Fenway Health announced today its 2018 awardees to be celebrated at The Men’s Event (Saturday, March 10) and The Dinner Party (Saturday, April 21), two of New England’s largest and most cherished LGBT-focused charitable events.
For his efforts to advance affordable health care in Massachusetts, former Massachusetts Governor Deval L. Patrick will receive the Congressman Gerry. E. Studds Award at the Men’s Event. At The Dinner Party, renowned athlete Diana Nyad will be honored with the Dr. Susan M. Love Award for her contributions to women’s athletics and fitness.
“The Congressman Gerry E. Studds Award is given at The Men’s Event to honor individuals of integrity and selflessness who embody the spirit of service and provide positive leadership for the LGBT community. The Dr. Susan M. Love Award is given at The Dinner Party to honor and celebrate a woman and/or organization that has made a significant contribution to the field of women’s health,” says Fenway’s announcement of the awards, which goes on to say:
On September 2, 2013, at the age of sixty-four, Diana Nyad became the first person to swim from Cuba to Florida without the aid of a shark cage, swimming 111 miles in fifty-three hours from Havana to Key West. In the 1970s, she became known as the world’s greatest long distance swimmer with her open-water achievements, including a record-breaking swim around Manhattan.

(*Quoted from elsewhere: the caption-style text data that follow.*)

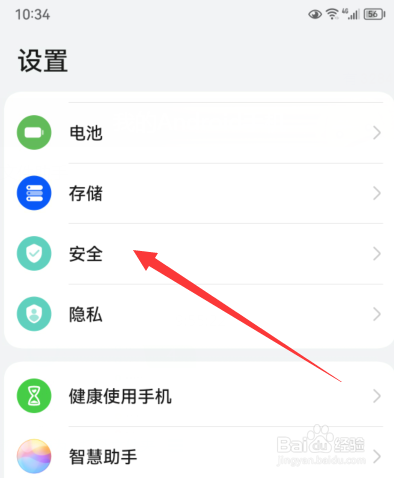 华为手机怎么查看防诈骗记录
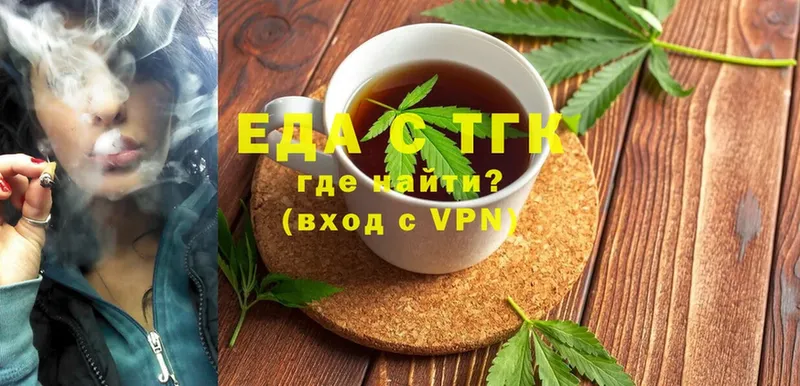 Cannafood конопля  Подпорожье 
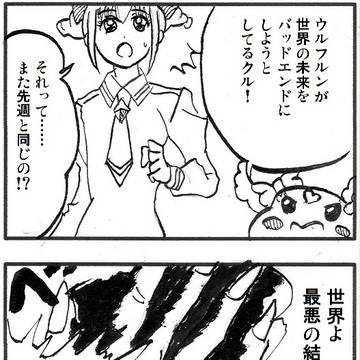 スマプリ　２話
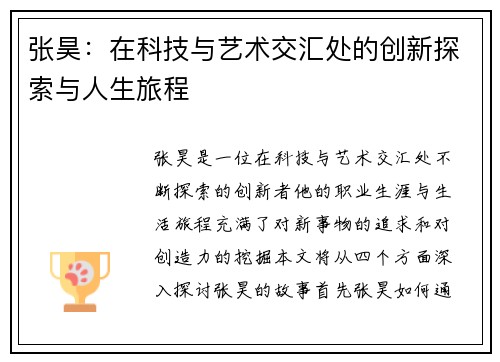 张昊：在科技与艺术交汇处的创新探索与人生旅程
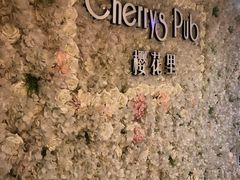 -樱花里音乐餐吧·牛扒椰子鸡(东圃店)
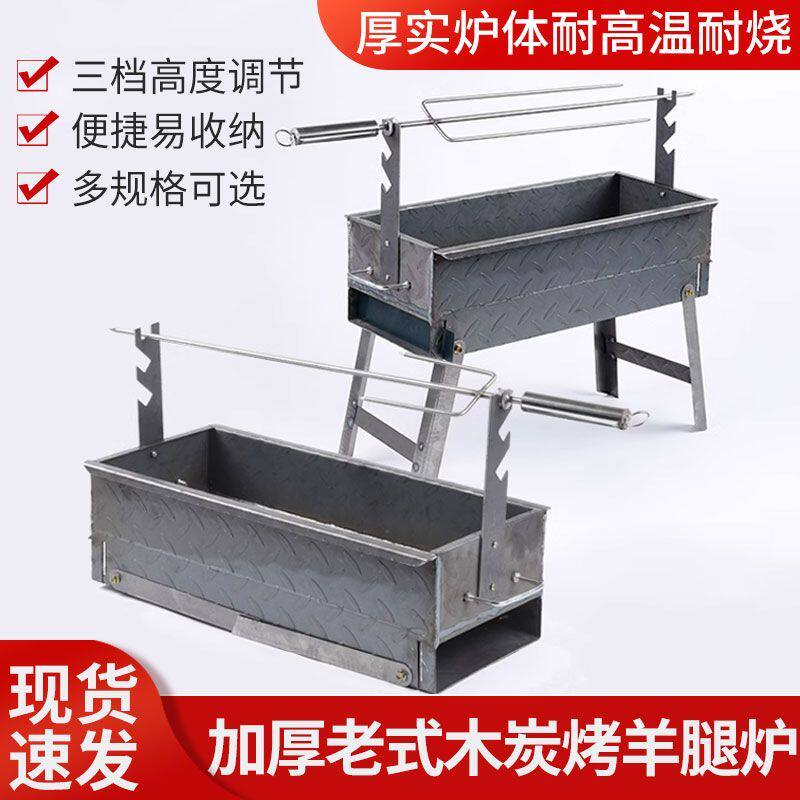 烤羊腿炉子木炭烧烤炉全套烤鸡兔羊排烤肉架加厚商用烤羊肉串炉子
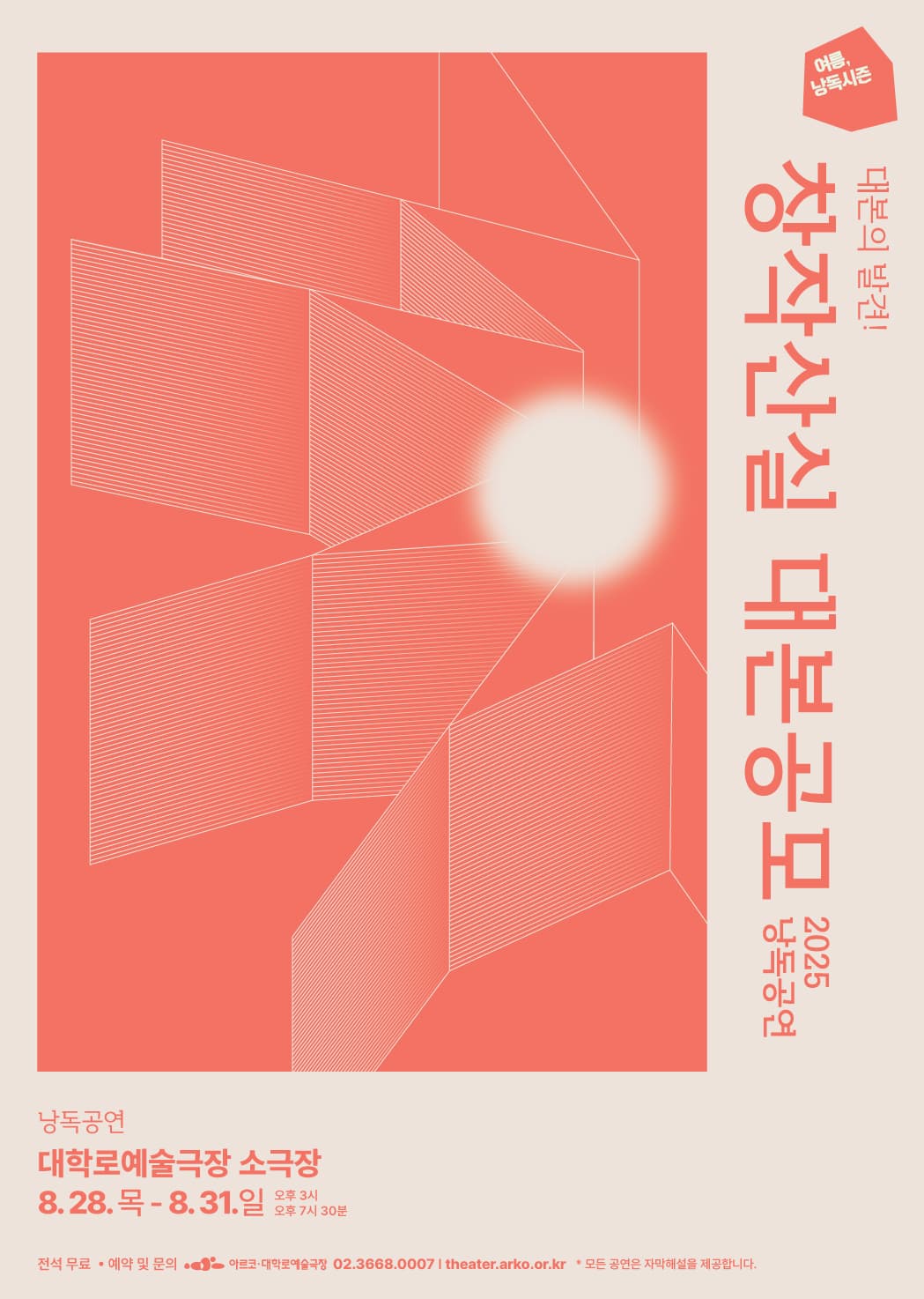 여름, 낭독시즌: 창작산실 대본공모 낭독공연 공연 포스터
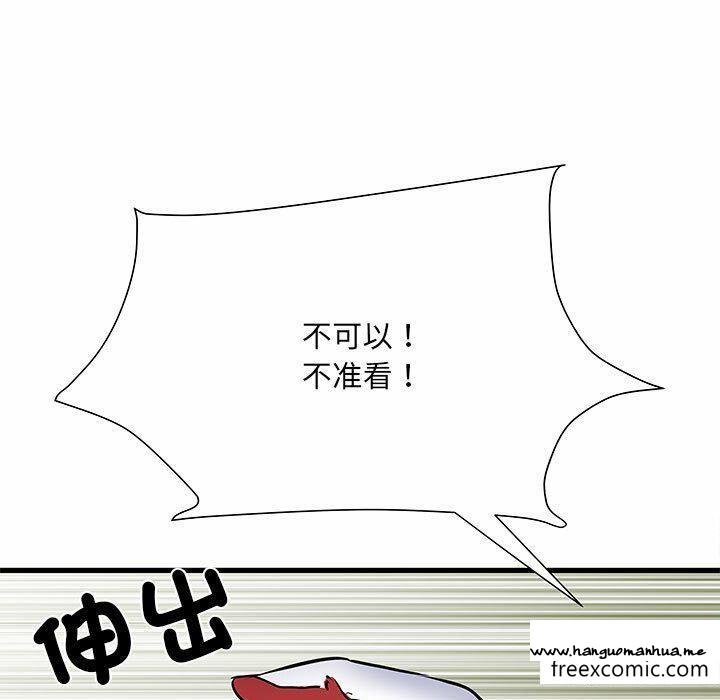 韩国漫画不良二等兵韩漫_不良二等兵-第52话在线免费阅读-韩国漫画-第150张图片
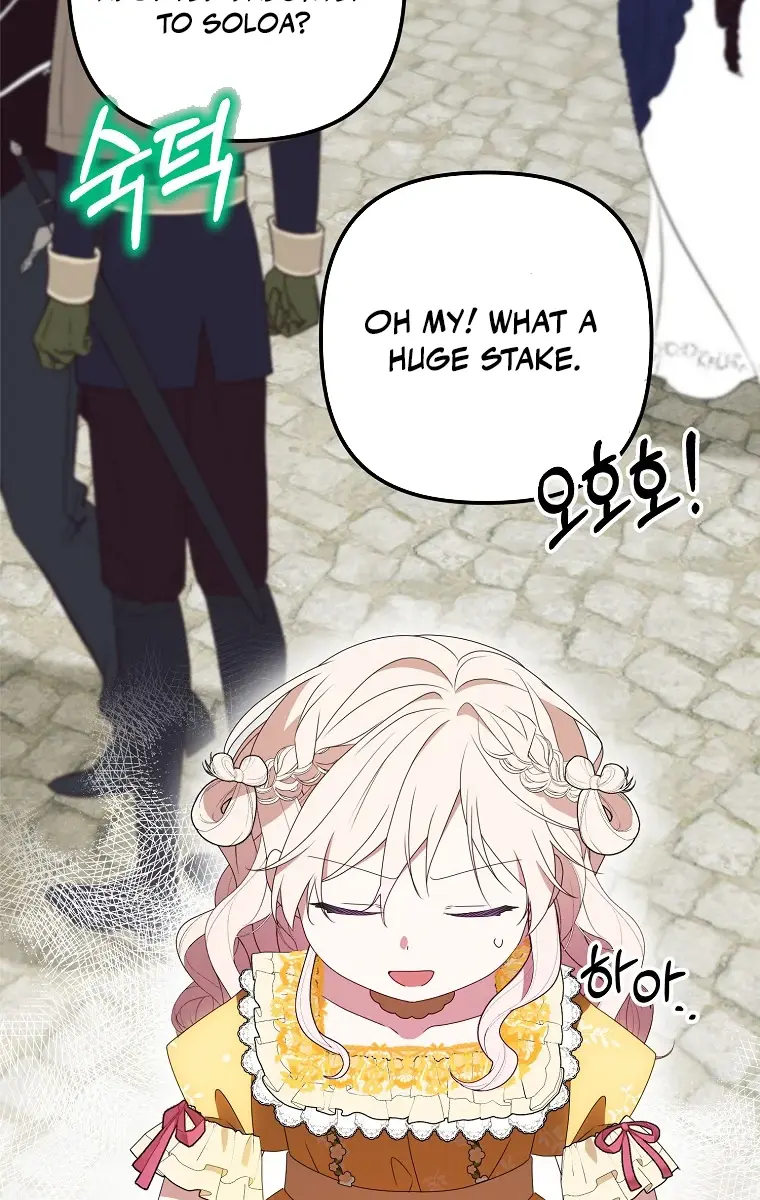 The Gangster Daughter of the Henchman Duke's Family Chapter 42 Page 80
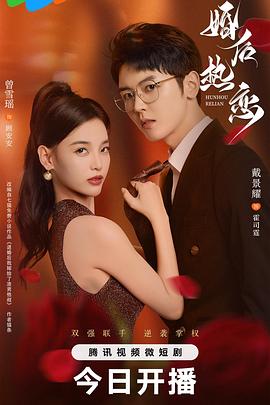 婚后热恋2024,婚后热恋(2024中国大陆国产)高清在线观看_婚后热恋2024,婚后热恋全集免费播放_国产剧 - 星影汇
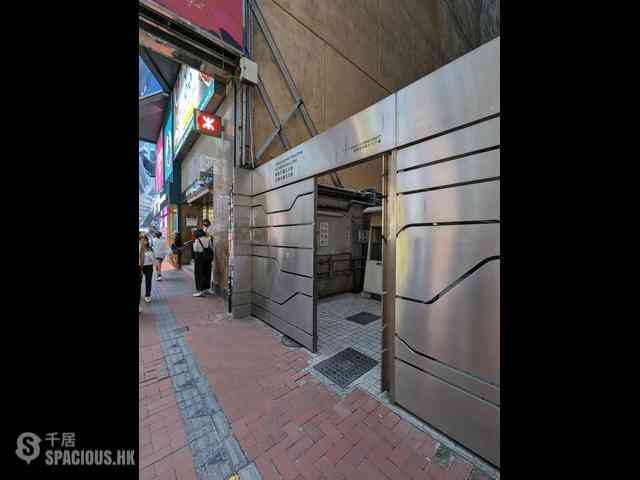 Causeway Bay - Paterson Building 25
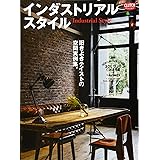 インダストリアル・スタイル (エイムック 3064 CLUTCH BOOKS)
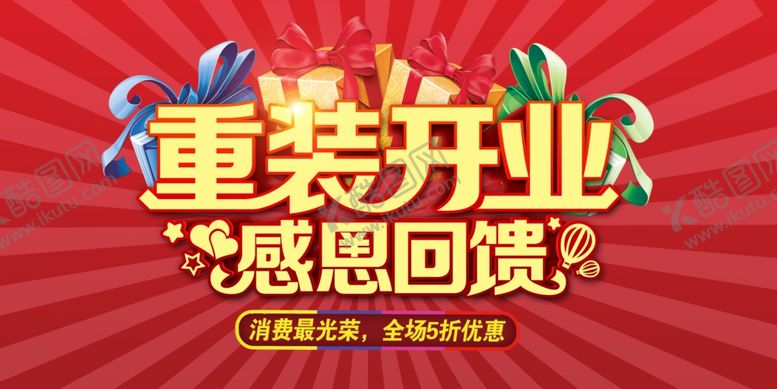 编号：51905501260559155538【酷图网】源文件下载-重装开业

For the next thirty years, Nyad was a prominent sports broadcaster and journalist, filing compelling stories for National Public Radio, ABC’S Wide World of Sports, and others. She is the author of the upcoming memoir, Find a Way, and three other books, is a national fitness icon, is a talented linguist, and is one of today’s most powerful and engaging public speakers. …
Originally from the South Side of Chicago, Deval Patrick came to Massachusetts at age 14, when he was awarded a scholarship to Milton Academy through the Boston-based organization A Better Chance. After Harvard College and Harvard Law School, he clerked for a federal appellate judge and then launched a career as an attorney and business executive, becoming partner at two Boston law firms and a senior executive at Texaco and Coca-Cola.
In 1994, President Clinton appointed Patrick to the nation’s top civil rights post, Assistant Attorney General for Civil Rights. In 2006, in his first bid for public office, he became the state’s first African-American governor. In his two terms as Governor, Patrick oversaw the expansion of affordable health care to more than 98 percent of state residents, launched initiatives stimulating clean energy and biotechnology, won a national Race to the Top grant, and steered the state out of recession to a 25-year high in employment.